Waymo, Google's self-driving unit, said the dataset included video of 1,000 driving segments in various driving environments with a 360-degree view. It also includes frames and lidar images with vehicles, pedestrians, cyclists and carefully labeled signage.

The open Waymo data set could help researchers advance in two-dimensional and three-dimensional perception and advance in areas such as domain adaptation, scene comprehension and behavioral prediction, the company said.

Waymo vehicles have traveled 10 million kilometers on public roads in 25 different locations, said Anguelov, and only "a small percentage" of the data collected over the last 10 years is now available online.

"It has been deliberately chosen to be diverse and representative of the research problems we face," he said. The whole data "is not easy to make accessible to researchers … it requires an industrial infrastructure to deal with."

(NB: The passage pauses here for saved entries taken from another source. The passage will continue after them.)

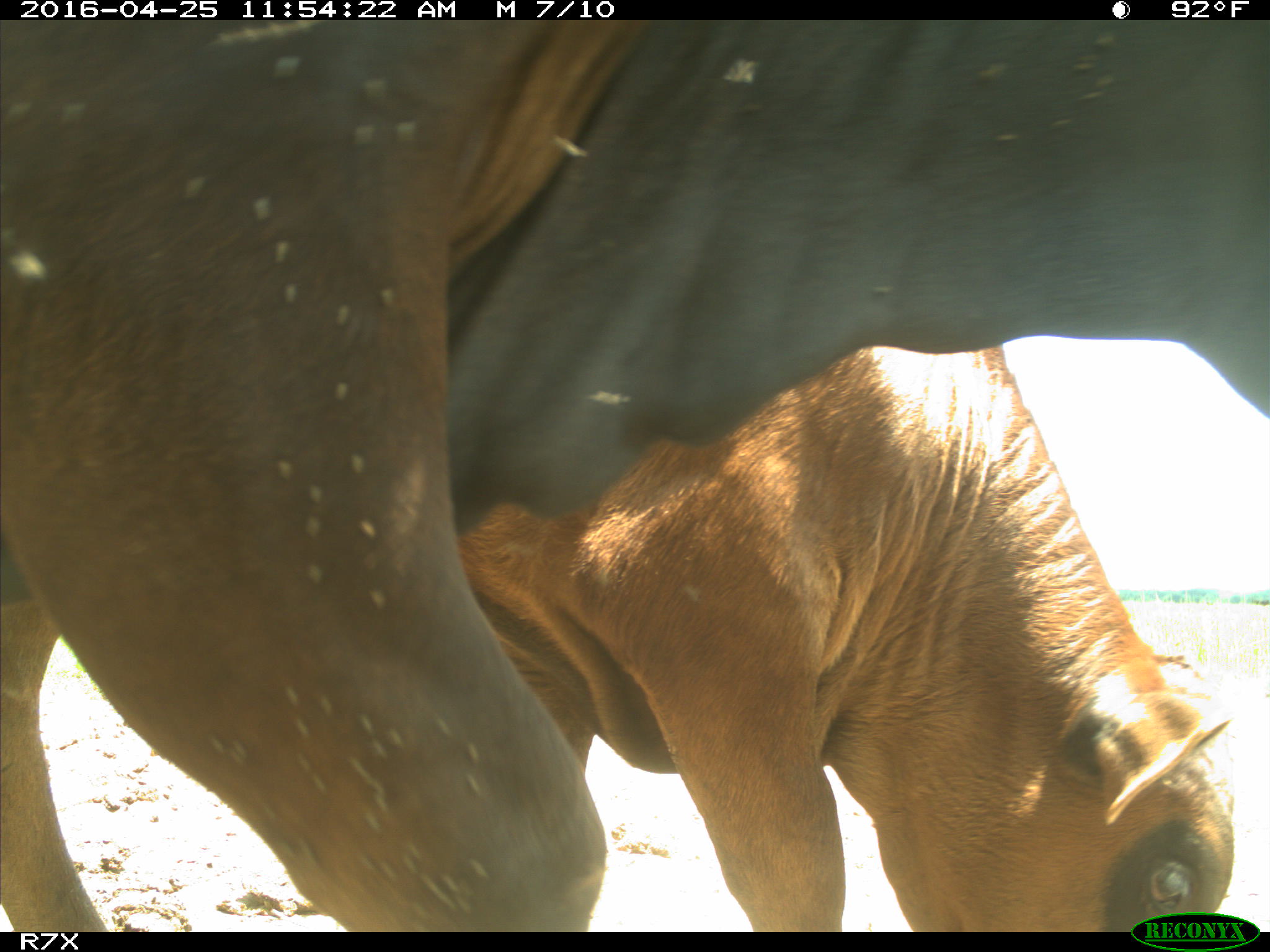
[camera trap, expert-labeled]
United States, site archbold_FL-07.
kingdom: Animalia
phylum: Chordata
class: Mammalia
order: Artiodactyla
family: Bovidae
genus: Bos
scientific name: Bos taurus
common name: domestic cow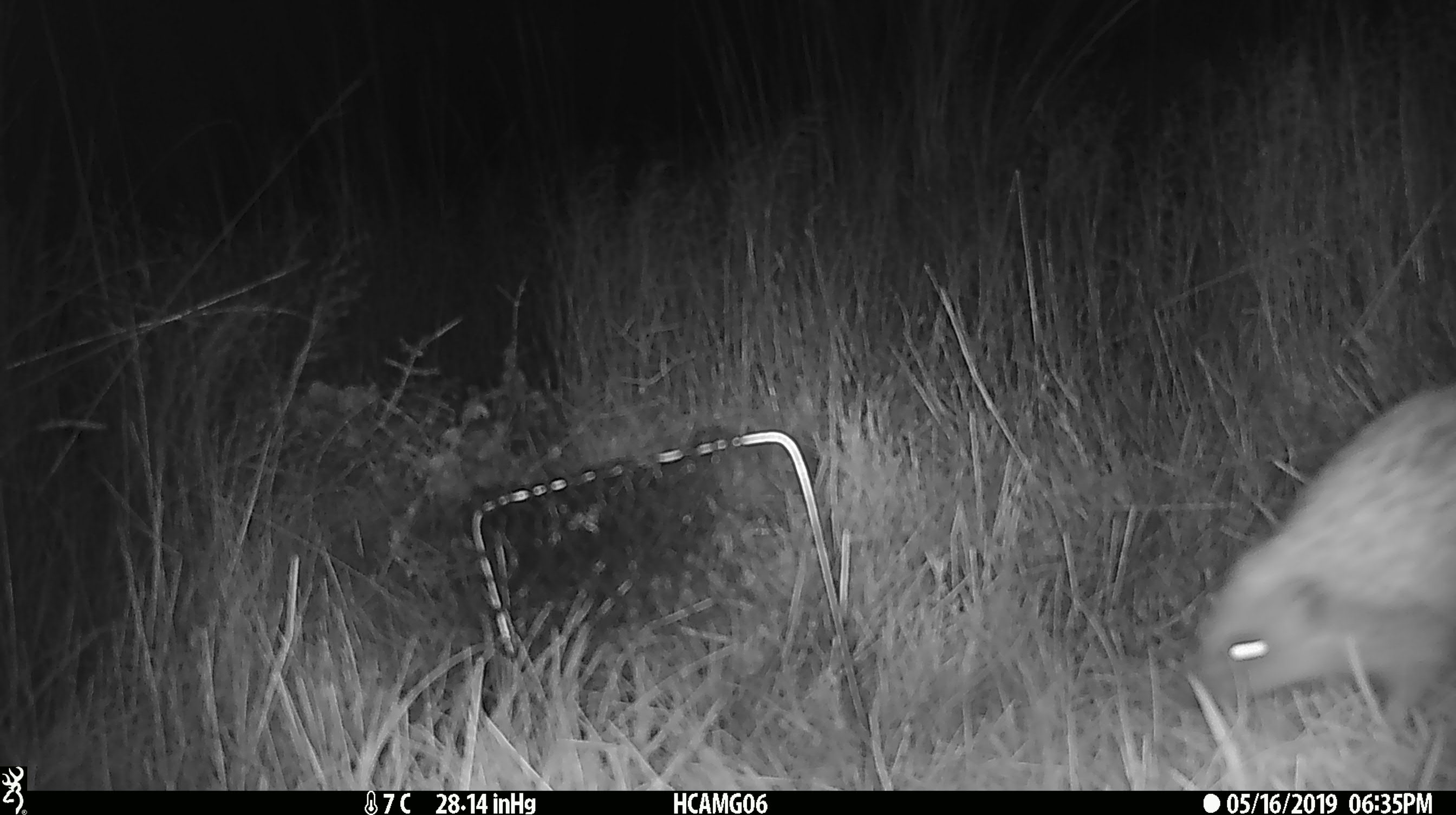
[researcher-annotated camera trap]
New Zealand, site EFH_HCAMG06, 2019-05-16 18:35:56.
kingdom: Animalia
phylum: Chordata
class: Mammalia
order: Eulipotyphla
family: Erinaceidae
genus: Erinaceus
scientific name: Erinaceus europaeus europaeus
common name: european hedgehog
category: hedgehog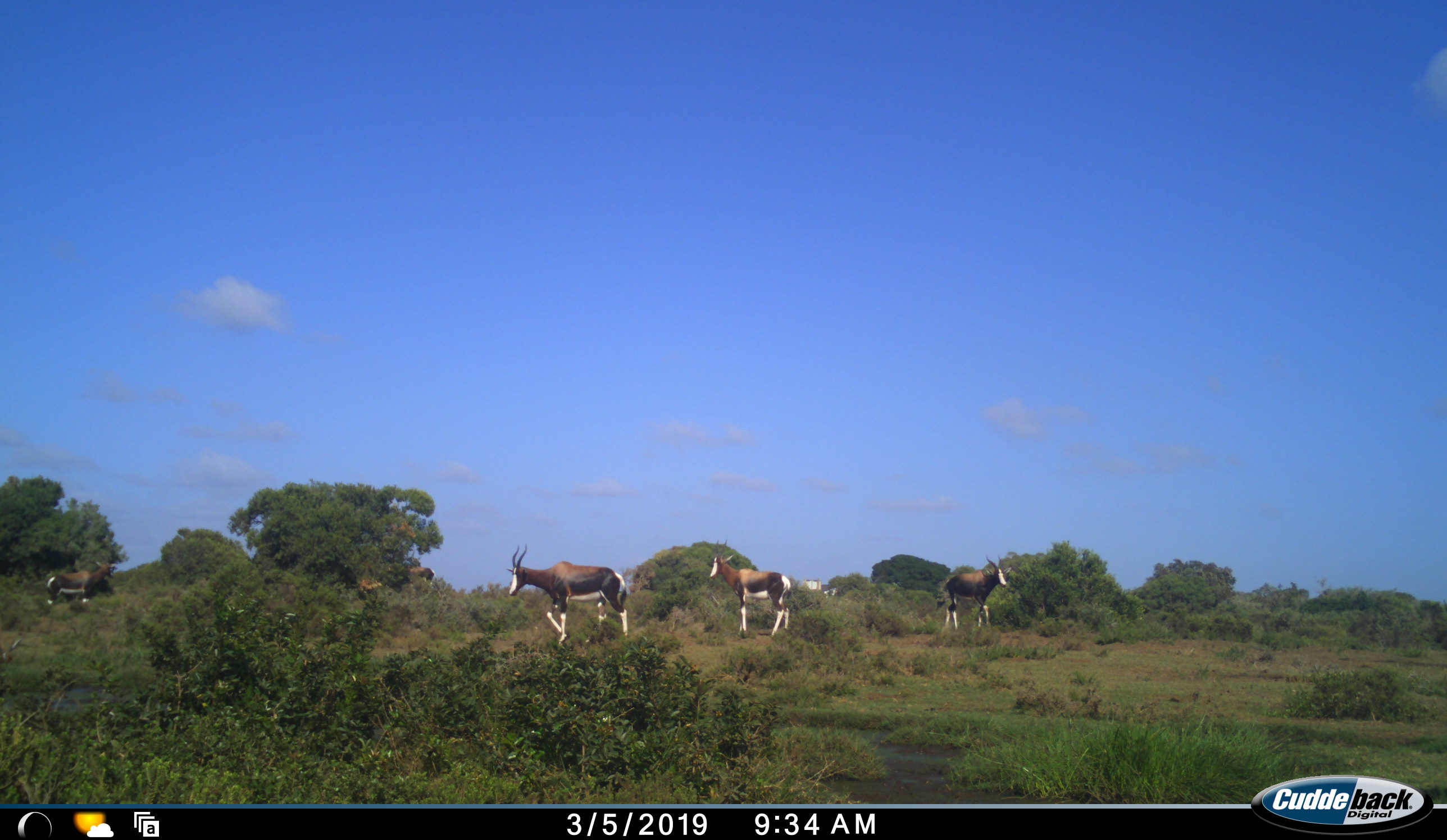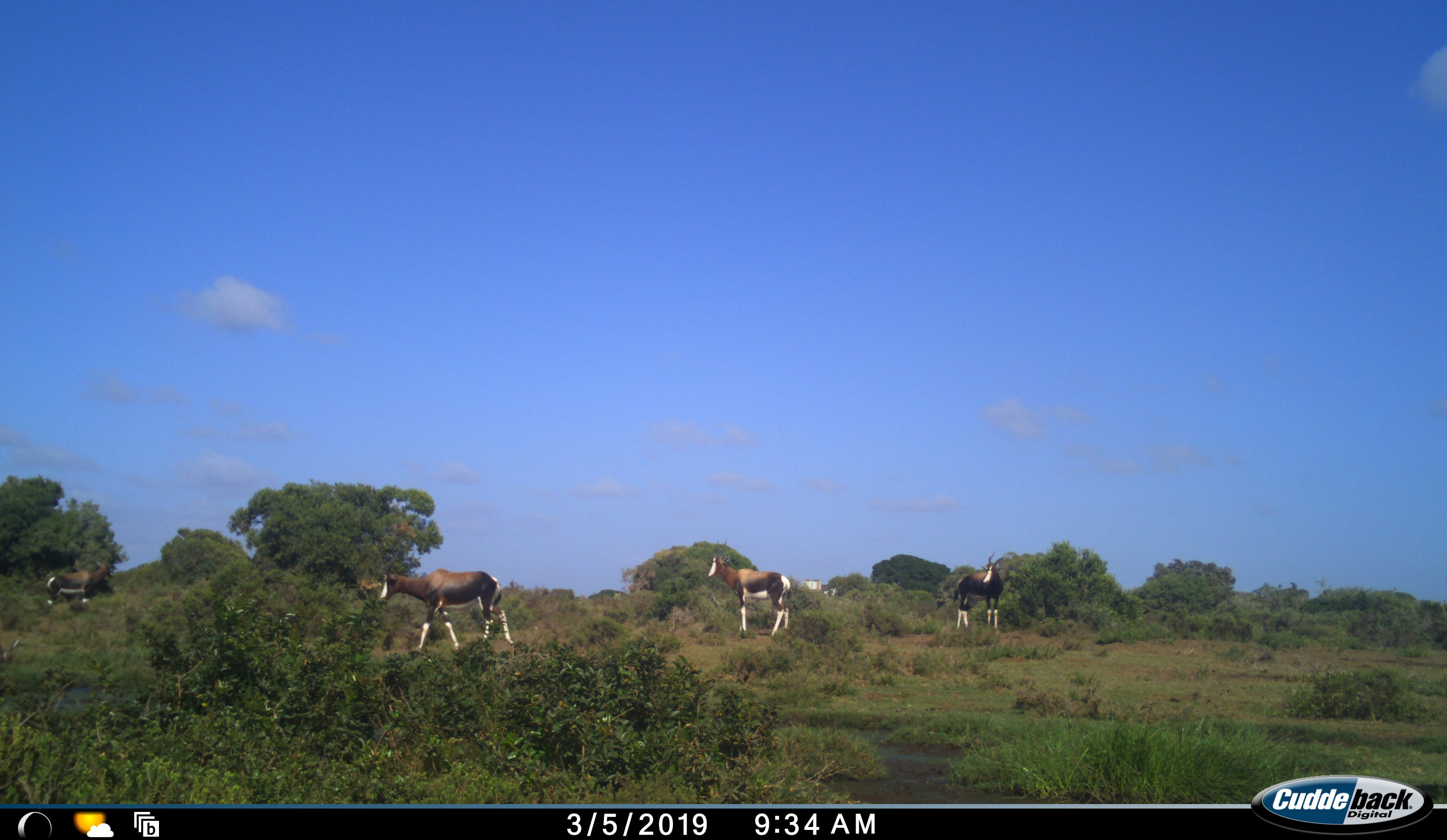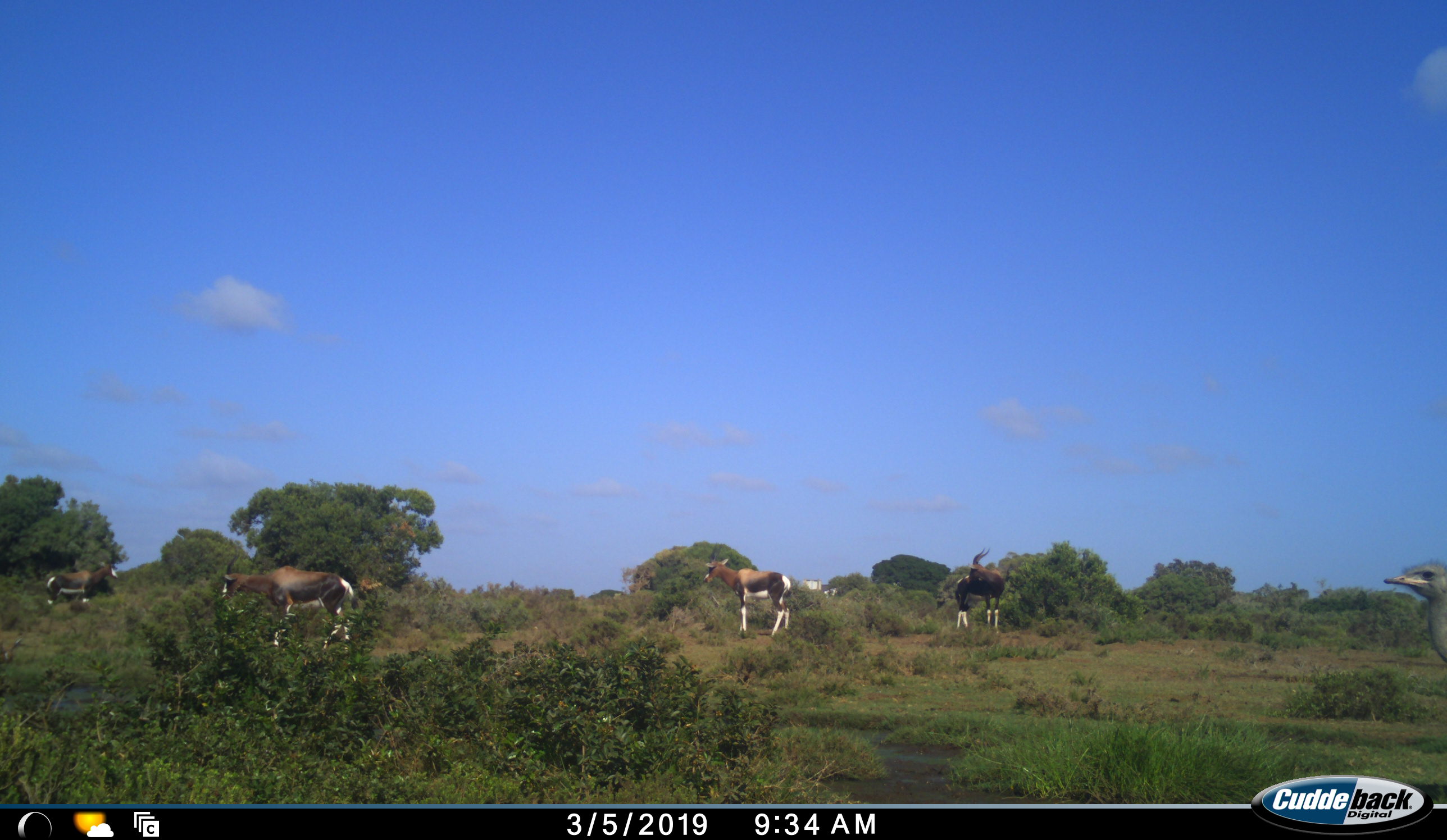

"It's only the first cut," said Anguelov. "We want to publish benchmarks on key space issues and organize competitions around them, and in the longer term we will seek to further expand datasets based on community feedback." . "

He said that while data sharing may reveal self-driving technology issues, the developing field needs a direction to "ask the right questions".

"Our intention was not to influence public perception, but to contribute to the world of research," said Anguelov.

Anyone who accesses the data must adhere to a license agreement establishing a "good balance" between the opening and non-use by competitors of the information produced, said Vijaysai Patnaik, Waymo's leading product during the briefing.

Patnaik said the advances of researchers using the data would benefit Waymo and the industry as a whole.

"We are all part of the research community," he said. "We understand how difficult it is for anyone to collect this data – they would have to build a car, install sensors and calibrate them."

The dataset is available at the address waymo.com/open.